Mercury: http://www.mercury.csse.unimelb.edu.au/
It's a typed Prolog, with uniqueness types and modes (i.e. specifying that the predicate append(X,Y,Z) meaning X appended to Y is Z yields one Z given an X and Y, but can yield multiple X/Ys for a given Z). Also, no cut or other extra-logical predicates.
If you will, it's to Prolog as Haskell is to Lisp.
Programming does not cover the task of programmers.
New things are always interesting, but there are some very cool old stuff.
The first database system was dBaseIII for me, I was spending about a month to write small examples (dBase/FoxPro/Clipper is a table-based db with indexes). Then, at my first workplace, I met MUMPS, and I got headache. I was young and fresh-brained, but it took 2 weeks to understand the MUMPS database model. There was a moment, like in comics: after 2 weeks, a button has been switched on, and the bulb has just lighten up in my mind. MUMPS is natural, low level, and very-very fast. (It's an unbalanced, unformalized btree without types.) Today's trends shows the way back to it: NoSQL, key-value db, multidimensional db - so there are only some steps left, and we reach Mumps.
Here's a presentation about MUMPS's advantages: http://www.slideshare.net/george.james/mumps-the-internet-scale-database-presentation
A short doc on hierarchical db: http://www.cs.pitt.edu/~chang/156/14hier.html
An introduction to MUMPS globals (in MUMPS, local variables, short: locals are the memory variables, and the global variables, short: globals are the "db variables", setting a global variable goes to the disk immediatelly):
http://gradvs1.mgateway.com/download/extreme1.pdf (PDF)
Say you want to write a love poem...
Instead of using a hammer just because there's one already in your hand, learn the proper tools for the task: learn to speak French.
Once you've reached near-native speaking level, you're ready to start your poem.
While learning new languages on an academical level is an interesting hobby, IMHO you can't really learn to use one until you try to apply it to a real world problem. So, rather than looking for a new language to learn, I'd in your place first look for a new things to build, and only then I'd look for the right language to use for that one specific project. First pick the problem, then the tool, not the other way around..
For anyone who hasn't been around since the mid 80's, I'd suggest learning 8-bit BASIC. It's very low-level, very primitive and it's an interesting exercise to program around its holes.

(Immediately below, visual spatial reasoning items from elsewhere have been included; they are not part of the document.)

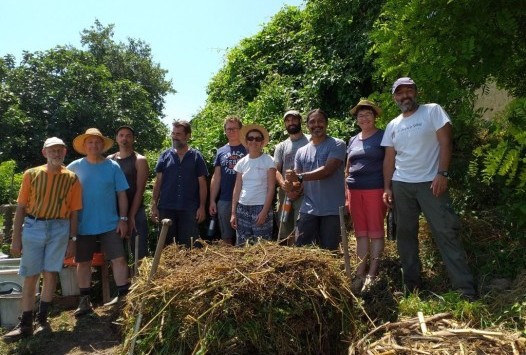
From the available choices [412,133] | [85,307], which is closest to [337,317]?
[412,133]

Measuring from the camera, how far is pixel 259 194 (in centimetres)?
570

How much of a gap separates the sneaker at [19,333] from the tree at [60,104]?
18.8 m

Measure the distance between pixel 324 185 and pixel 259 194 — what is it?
815 millimetres

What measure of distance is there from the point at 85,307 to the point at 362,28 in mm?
7970

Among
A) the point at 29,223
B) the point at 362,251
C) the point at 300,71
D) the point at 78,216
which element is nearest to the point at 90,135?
the point at 78,216

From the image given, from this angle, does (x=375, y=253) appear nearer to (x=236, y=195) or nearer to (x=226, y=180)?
(x=236, y=195)

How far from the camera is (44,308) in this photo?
A: 554 centimetres

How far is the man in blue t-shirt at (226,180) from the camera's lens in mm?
6199

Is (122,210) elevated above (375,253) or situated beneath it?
elevated above

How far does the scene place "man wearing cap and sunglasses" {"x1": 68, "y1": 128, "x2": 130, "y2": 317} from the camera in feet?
19.1

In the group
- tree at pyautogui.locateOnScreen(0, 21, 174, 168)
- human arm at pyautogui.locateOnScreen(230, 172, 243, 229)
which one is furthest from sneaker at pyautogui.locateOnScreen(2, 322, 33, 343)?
tree at pyautogui.locateOnScreen(0, 21, 174, 168)

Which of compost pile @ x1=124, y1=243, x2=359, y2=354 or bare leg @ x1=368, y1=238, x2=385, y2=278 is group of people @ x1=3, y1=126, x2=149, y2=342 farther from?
bare leg @ x1=368, y1=238, x2=385, y2=278

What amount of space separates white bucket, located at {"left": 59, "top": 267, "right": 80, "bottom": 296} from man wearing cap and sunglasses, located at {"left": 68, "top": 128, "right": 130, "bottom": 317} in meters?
0.50

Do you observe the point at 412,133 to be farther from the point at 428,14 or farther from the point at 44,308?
the point at 44,308
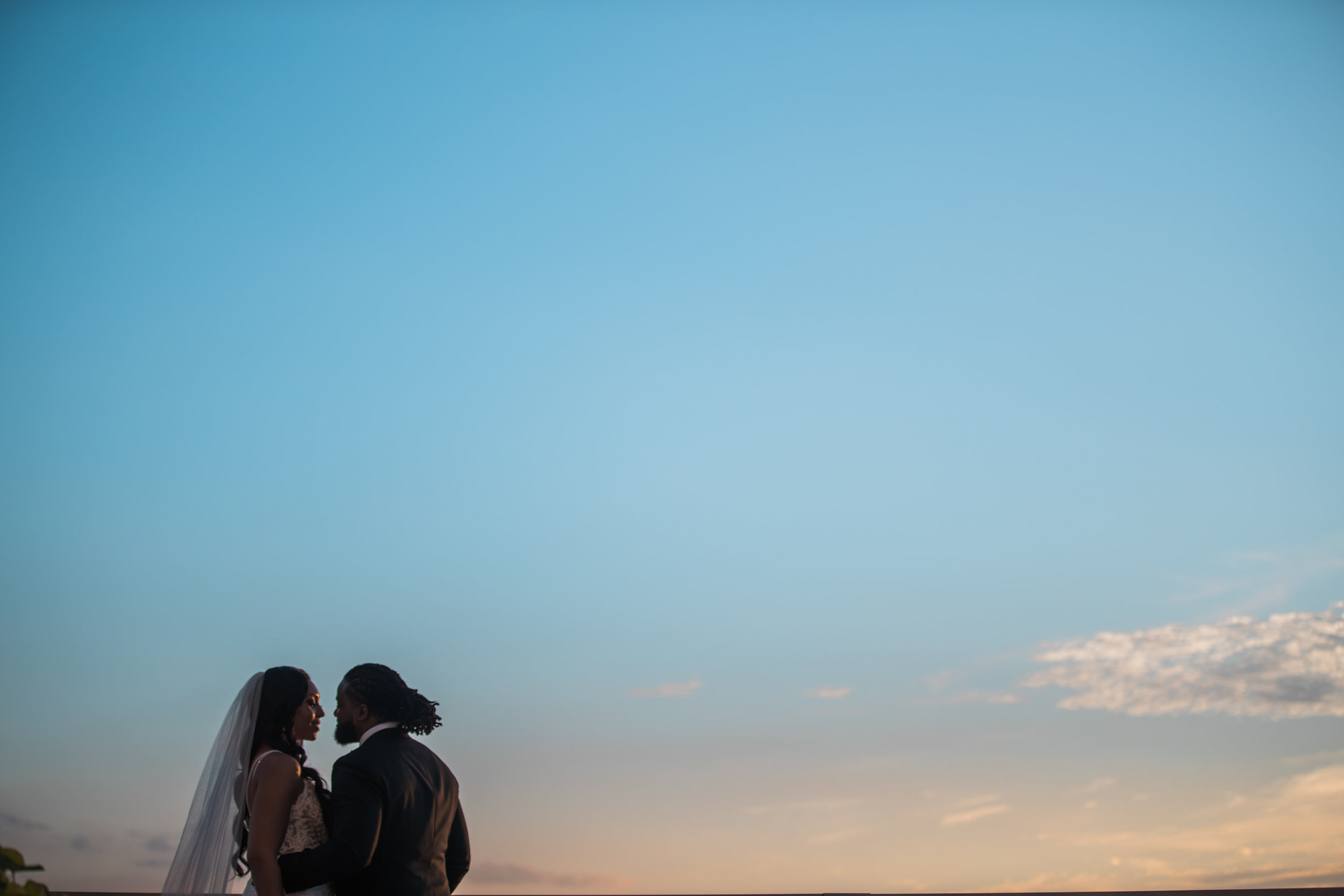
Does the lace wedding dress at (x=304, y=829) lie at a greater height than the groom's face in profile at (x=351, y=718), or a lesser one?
lesser

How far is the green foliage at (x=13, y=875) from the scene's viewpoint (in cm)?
216

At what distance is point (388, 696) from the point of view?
17.0 ft

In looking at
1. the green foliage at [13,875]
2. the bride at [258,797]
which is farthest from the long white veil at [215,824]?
the green foliage at [13,875]

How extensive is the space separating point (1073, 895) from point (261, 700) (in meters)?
9.51

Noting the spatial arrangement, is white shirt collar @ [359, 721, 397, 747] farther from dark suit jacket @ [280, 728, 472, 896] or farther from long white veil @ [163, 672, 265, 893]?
long white veil @ [163, 672, 265, 893]

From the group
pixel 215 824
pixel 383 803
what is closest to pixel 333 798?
pixel 383 803

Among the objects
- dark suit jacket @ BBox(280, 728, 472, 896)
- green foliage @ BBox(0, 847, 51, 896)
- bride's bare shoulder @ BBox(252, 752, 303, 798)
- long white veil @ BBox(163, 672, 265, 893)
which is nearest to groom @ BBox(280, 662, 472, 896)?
dark suit jacket @ BBox(280, 728, 472, 896)

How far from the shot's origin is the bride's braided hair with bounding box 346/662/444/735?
16.9ft

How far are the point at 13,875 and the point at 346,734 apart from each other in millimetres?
2881

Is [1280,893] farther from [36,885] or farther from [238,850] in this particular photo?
[36,885]

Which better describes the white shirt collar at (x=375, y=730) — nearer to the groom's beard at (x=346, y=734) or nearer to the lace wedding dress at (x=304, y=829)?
the groom's beard at (x=346, y=734)

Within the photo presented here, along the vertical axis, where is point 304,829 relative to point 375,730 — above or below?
below

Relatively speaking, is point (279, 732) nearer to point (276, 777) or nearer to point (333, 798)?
point (276, 777)

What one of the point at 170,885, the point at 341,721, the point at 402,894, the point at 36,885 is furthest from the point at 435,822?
the point at 36,885
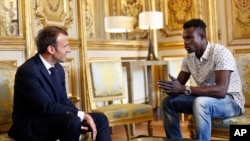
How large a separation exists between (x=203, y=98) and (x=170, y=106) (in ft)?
0.90

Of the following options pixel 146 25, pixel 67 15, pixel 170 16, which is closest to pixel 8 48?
pixel 67 15

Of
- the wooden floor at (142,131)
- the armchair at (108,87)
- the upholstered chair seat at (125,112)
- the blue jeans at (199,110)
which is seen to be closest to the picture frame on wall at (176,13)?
the wooden floor at (142,131)

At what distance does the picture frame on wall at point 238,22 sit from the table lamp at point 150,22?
32.4 inches

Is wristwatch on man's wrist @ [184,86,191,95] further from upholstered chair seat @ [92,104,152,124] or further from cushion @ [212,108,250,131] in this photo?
upholstered chair seat @ [92,104,152,124]

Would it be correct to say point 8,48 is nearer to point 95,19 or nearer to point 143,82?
point 95,19

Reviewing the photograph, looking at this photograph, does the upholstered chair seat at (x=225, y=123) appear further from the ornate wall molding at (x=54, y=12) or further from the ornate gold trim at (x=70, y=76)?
the ornate wall molding at (x=54, y=12)

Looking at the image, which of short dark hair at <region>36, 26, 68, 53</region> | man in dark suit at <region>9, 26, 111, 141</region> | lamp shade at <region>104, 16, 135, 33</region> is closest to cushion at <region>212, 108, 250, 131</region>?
man in dark suit at <region>9, 26, 111, 141</region>

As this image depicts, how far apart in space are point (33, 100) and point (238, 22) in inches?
118

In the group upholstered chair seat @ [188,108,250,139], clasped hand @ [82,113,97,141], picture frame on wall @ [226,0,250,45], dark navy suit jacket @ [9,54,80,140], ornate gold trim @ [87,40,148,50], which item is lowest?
upholstered chair seat @ [188,108,250,139]

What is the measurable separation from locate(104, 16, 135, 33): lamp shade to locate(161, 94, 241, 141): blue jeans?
1.95m

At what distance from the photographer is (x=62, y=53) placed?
2.20 m

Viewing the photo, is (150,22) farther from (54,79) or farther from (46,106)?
(46,106)

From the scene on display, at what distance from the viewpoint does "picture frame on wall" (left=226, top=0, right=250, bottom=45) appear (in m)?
4.15

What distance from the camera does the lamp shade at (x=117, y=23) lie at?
424cm
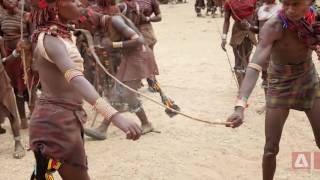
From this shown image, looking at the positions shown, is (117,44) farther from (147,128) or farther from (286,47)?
(286,47)

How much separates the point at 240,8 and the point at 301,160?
3170 millimetres

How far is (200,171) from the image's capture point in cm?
501

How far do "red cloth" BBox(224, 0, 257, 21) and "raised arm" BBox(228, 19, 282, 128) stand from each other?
416 centimetres

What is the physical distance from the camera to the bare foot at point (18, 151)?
224 inches

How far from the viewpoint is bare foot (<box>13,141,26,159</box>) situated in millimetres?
5684

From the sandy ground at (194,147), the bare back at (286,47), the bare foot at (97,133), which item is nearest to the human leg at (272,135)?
the bare back at (286,47)

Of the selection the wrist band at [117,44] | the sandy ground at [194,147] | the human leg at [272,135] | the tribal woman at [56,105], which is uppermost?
the tribal woman at [56,105]

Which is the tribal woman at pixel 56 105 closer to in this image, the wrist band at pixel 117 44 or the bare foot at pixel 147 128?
the wrist band at pixel 117 44

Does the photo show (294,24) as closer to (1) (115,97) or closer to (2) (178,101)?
(1) (115,97)

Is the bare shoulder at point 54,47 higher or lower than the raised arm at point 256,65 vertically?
higher

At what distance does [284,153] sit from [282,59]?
6.24ft

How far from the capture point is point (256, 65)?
11.5ft

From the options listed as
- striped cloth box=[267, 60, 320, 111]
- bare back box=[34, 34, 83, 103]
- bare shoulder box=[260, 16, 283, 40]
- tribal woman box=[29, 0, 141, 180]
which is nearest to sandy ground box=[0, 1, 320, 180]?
striped cloth box=[267, 60, 320, 111]

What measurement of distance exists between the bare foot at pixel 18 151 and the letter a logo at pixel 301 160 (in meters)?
2.98
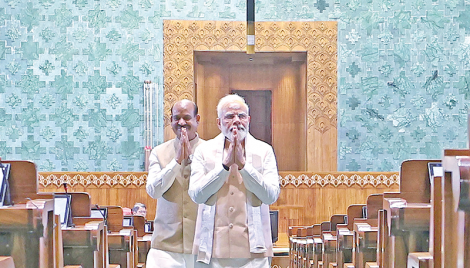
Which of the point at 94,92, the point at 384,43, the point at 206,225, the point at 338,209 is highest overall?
the point at 384,43

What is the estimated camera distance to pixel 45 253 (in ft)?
10.8

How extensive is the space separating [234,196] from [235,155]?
0.89 feet

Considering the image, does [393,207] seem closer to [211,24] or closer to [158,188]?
[158,188]

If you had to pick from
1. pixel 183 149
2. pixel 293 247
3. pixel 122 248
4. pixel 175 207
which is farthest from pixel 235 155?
pixel 293 247

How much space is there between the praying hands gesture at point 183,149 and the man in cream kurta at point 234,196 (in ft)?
1.75

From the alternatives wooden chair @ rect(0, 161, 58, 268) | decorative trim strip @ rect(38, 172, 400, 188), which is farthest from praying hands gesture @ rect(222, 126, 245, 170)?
decorative trim strip @ rect(38, 172, 400, 188)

On the same line, I'd pick an HP-41C series calculator (or emulator, although nothing beats real hardware). It's hard to wrap your brain around it, but well worth it. A TI-57 will do, but will be a completely different experience. If you manage to solve second degree equations on a TI-55, you'll be considered a master (it had no conditionals and no branches except a RST, that jumped the program back to step 0).
And last, I'd pick FORTH (it was mentioned before). It has a nice "build your language" Lisp-ish thing, but is much more bare metal. It will teach you why Rails is interesting and when DSLs make sense and you'll have a glipse on what your non-RPN calculator is thinking while you type.
PostScript. It is a rather interesting language as it's stack based, and it's quite practical once you want to put things on paper and you want either to get it done or troubleshoot why isn't it getting done.
Erlang. The intrinsic parallelism gives it a rather unusual feel and you can again learn useful things from that. I'm not so sure about practicality, but it can be useful for some fast prototyping tasks and highly redundant systems.
Try programming GPUs - either CUDA or OpenCL. It's just C/C++ extensions, but the mental model of the architecture is again completely different from the classic approach, and it definitely gets practical once you need to get some real number crunching done.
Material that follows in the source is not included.